As long as one “real hacker” has written the code to do it, script kiddies can do it too.
TCP spoofing may be complicated, but it certainly exists - the spoof protection on IRC was designed to stop a problem that was actually occurring. Searching Usenet for “tcp predict spoof ip” brings up some interesting information: Apparently you can easily predict the TCP sequence numbers on some systems, and older versions of Linux had a flaw that would allow you to open a spoofed connection to a Linux server without knowing the sequence number at all.
Certainly. What I meant was the attacker could convince the server that he was opening a TCP connection (from a fake address) and sending a string, when in fact he was sending individual raw packets, bypassing his OS’s TCP stack.
In any case… this probably isn’t anything for the OP to worry about. Spoofing is difficult to begin with, ISPs have caught on, operating systems have been strengthened, and anyone with that much time and knowledge has better things to do with it than forge posts on a message board.
Can someone answer Shalmanese’s question, if it wouldn’t break board rules? I suppose my assumption would be that the proxy would be asking for data from the SDMB just the same as anyone else. How can the SDMB know where the proxy sends the data afterward?
It can’t know where the data is going. It can’t tell the request is coming from a proxy, unless the proxy goes out of its way to let the web server know (e.g. by changing the User-Agent string).

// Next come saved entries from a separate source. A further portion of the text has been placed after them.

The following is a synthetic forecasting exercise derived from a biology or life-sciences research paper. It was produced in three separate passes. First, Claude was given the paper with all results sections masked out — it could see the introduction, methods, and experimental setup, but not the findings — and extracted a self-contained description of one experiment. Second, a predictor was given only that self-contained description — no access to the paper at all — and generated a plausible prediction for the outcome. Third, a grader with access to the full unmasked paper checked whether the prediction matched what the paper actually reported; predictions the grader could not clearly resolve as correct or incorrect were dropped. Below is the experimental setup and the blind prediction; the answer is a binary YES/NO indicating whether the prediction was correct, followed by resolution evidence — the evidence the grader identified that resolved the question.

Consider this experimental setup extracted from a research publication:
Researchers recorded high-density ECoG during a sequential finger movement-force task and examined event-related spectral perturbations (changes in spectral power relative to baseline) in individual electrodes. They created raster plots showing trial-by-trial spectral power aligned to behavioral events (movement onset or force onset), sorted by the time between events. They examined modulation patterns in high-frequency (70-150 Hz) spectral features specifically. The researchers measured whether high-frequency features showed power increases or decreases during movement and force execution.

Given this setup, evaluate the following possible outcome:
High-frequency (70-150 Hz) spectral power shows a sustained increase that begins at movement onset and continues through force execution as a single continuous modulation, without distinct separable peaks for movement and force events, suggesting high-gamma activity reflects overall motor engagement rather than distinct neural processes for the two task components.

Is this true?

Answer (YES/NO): NO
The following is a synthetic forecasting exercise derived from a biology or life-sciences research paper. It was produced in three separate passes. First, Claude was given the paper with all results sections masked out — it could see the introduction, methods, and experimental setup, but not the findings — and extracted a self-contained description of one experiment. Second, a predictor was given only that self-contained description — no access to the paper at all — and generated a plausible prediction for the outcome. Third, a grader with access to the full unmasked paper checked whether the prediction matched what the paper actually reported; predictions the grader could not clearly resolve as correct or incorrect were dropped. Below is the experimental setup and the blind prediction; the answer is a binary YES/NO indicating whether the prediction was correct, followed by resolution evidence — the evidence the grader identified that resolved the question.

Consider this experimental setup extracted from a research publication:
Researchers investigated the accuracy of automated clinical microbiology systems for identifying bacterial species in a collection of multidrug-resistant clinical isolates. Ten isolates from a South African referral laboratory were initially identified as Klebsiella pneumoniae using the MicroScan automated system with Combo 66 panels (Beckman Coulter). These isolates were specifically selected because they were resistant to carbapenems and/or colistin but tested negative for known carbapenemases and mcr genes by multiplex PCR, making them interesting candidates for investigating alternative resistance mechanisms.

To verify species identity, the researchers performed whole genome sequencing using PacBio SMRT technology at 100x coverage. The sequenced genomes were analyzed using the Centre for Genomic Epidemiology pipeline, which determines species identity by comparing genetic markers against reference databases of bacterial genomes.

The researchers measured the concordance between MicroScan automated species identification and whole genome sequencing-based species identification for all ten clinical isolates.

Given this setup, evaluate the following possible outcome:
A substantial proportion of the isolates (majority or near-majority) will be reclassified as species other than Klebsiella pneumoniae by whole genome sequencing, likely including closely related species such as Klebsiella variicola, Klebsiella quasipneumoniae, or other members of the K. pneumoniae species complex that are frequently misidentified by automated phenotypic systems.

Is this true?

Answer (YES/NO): NO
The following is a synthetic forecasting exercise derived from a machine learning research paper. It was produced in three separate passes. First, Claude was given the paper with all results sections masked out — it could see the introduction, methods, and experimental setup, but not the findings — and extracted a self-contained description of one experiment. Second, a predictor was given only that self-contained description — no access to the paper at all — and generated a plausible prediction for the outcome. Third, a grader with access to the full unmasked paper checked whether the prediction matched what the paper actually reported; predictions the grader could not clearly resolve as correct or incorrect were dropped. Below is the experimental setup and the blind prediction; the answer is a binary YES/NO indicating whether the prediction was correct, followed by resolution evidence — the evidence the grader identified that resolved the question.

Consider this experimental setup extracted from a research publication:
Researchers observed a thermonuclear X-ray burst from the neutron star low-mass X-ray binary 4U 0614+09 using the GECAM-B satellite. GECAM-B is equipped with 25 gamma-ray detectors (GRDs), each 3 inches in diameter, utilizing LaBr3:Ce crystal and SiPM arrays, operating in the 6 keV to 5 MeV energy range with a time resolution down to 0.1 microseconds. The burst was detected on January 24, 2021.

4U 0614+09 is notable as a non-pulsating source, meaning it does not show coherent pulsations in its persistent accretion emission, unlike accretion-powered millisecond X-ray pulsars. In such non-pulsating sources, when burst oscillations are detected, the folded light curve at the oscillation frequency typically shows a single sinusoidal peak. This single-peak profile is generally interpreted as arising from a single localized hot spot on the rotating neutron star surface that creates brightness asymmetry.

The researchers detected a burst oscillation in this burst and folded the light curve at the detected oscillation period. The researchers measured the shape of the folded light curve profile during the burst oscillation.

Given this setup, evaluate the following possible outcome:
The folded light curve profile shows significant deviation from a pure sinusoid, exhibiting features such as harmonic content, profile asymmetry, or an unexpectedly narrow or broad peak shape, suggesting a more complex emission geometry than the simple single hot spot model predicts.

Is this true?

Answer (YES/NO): YES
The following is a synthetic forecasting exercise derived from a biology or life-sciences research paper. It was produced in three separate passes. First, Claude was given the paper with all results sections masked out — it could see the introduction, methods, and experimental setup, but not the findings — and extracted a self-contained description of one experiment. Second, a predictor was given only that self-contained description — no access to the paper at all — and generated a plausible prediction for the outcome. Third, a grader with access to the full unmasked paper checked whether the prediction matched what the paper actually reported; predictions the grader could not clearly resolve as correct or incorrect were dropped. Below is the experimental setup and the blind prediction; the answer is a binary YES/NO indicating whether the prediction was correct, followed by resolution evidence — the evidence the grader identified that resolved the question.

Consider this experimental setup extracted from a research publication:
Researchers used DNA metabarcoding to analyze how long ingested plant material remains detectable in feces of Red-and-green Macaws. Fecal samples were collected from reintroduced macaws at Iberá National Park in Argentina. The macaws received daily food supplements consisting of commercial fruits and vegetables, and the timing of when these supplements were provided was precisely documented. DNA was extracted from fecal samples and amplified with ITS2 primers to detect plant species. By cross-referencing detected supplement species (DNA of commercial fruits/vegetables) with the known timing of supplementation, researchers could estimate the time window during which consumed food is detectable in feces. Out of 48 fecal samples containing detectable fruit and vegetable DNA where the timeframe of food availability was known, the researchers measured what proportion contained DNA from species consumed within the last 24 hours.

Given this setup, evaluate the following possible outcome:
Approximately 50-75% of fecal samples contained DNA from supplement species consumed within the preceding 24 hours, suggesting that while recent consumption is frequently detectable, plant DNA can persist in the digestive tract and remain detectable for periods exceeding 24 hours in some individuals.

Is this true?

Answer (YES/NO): NO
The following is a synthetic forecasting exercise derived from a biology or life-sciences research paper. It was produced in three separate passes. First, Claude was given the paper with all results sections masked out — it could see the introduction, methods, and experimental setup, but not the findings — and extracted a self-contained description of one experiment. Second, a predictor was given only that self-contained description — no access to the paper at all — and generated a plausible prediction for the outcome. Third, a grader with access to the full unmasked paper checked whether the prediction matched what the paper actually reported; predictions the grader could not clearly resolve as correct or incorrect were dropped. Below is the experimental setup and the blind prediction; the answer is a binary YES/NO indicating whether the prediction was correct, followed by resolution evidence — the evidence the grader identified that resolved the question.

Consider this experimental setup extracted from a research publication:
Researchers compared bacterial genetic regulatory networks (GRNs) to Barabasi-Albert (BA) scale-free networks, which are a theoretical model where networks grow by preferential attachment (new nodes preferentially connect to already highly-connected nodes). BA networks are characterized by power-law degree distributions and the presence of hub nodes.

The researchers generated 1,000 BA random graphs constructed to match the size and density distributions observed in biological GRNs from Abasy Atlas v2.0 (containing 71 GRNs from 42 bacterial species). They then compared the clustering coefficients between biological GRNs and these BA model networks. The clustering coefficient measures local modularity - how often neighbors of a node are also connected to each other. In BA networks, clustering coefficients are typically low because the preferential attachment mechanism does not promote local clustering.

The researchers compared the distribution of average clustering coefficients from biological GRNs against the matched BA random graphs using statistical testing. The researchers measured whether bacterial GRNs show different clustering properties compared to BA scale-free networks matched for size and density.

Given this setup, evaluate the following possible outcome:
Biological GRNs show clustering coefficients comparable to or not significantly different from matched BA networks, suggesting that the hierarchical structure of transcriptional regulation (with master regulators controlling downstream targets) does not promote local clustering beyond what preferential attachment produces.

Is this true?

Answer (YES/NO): NO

However, the board admins can check a site to see if it’s running a proxy on one of the standard ports, and ban sites that are running proxies. The board software could even check it automatically, which is what many IRC servers do.
True. But IRC spoofing is in the application layer, and TCP spoofing is in the transport layer. They’re very different as far as how they’re done, what they accomplish, and how they’re prevented.
I’m very familiar with the details of IP spoofing and TCP spoofing (different beasts by the way); it’s what I’ve done for a living for a long time. As to your specific point about older systems being hackable because of their predictable sequences, this is true, but not really relevant to today’s world, as there aren’t a lot of systems out there that are susceptible to it. Even expoiting this flaw won’t in itself be enough to do what the OP is worried about. There are other things to get around.
IP spoofing is a different beast. Typically, it’s used to send evil packets to a device from outside a network that seem to come from inside the network. Most firewalls today block this sort of traffic by default. Also, this won’t accomplish what the OP is worried about.
So basically what I’m getting is that it would be technically nearly impossible to reliably/easily fake a server into logging certain actions under another person’s specific IP address, but it’s entirely possible to use a proxy server to have it log another, dummy IP address?
Project Omega, that is correct. Shalmanese, you’re using the term “spoof” incorrectly. “Spoof” means to pretend you’re some specific other person or entity. You don’t spoof to hide your identity; you spoof to assume someone else’s identity.